Polish protesters staged a third day of mass anti-government demonstrations on Sunday as President Andrzej Duda embarked on mediation talks to try to end the seething political crisis. Opposition lawmakers were also continuing to occupy parliament in a defiant show of anger against the rightwing Law and Justice party (Pis) over the budget plans to introduce new restrictions on the media.
Thousands of demonstrators have taken to the streets since Friday in Warsaw and other parts of the country in the latest popular action against moves deemed anti-democratic by the PiS since it took office after October 2015 elections.
In an unprecedented night of unrest on Friday, dozens of opposition MPs seized parliament's main chamber and protesters blocked the exits to the building.
Prime Minister Beata Szydlo and influential PiS party chief Jaroslaw Kaczynski only managed to leave the building by forcing their vehicles through the crowd with the help of police.
Since taking office, the PiS has come under fire over a string of controversial measures including tightening the abortion law, a crackdown on the media and changes to the constitutional court which led to a standoff with the European Union.
Demonstrators were back out on Sunday, gathering outside the court in a show of support for its outgoing president Andrzej Rzeplinski, a symbol of resistance to the government.
The controversial changes to the court's decision-making rules alarmed the EU, which demanded the government reverse the measures or face sanctions. Rzeplinski's mandate ends on Monday and the question of his successor has become another bone of contention between the court and the PiS-dominated parliament.
The opposition has also voiced objections to the adoption of the 2017 budget which it claims was done illegally when the vote was held in another area of parliament after the opposition takeover of the main chamber.
Duda's spokesman Marek Magierowski said the president began meetings Sunday with opposition party chiefs to try to ease the escalating tensions.
Emerging from a long silence, Duda had on Saturday called for calm, expressing his "worry" over the turmoil and offering to mediate. "I think a deal of some kind is necessary because it is impossible to function in a system where the parliament cannot debate," his spokesman told news channel TVN24.

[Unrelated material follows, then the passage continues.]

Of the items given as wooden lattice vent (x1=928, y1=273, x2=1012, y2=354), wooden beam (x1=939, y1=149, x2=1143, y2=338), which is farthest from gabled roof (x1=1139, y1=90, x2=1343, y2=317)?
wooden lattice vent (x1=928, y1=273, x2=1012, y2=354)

The prime minister's spokeswoman has denounced the occupation of parliament as a "a violation of the law".
Duda is due to meet Kaczynski on Monday, according to PiS spokeswoman Beata Mazurek, quoted by the PAP news agency.
The latest opposition outcry was triggered by PiS plans to grant access to the parliament's press gallery to only two journalists for every media outlet, and ban them from shooting still pictures or video.
The moves prevent the media from recording images of lawmakers when they break the rules, for example by voting for an absent colleague.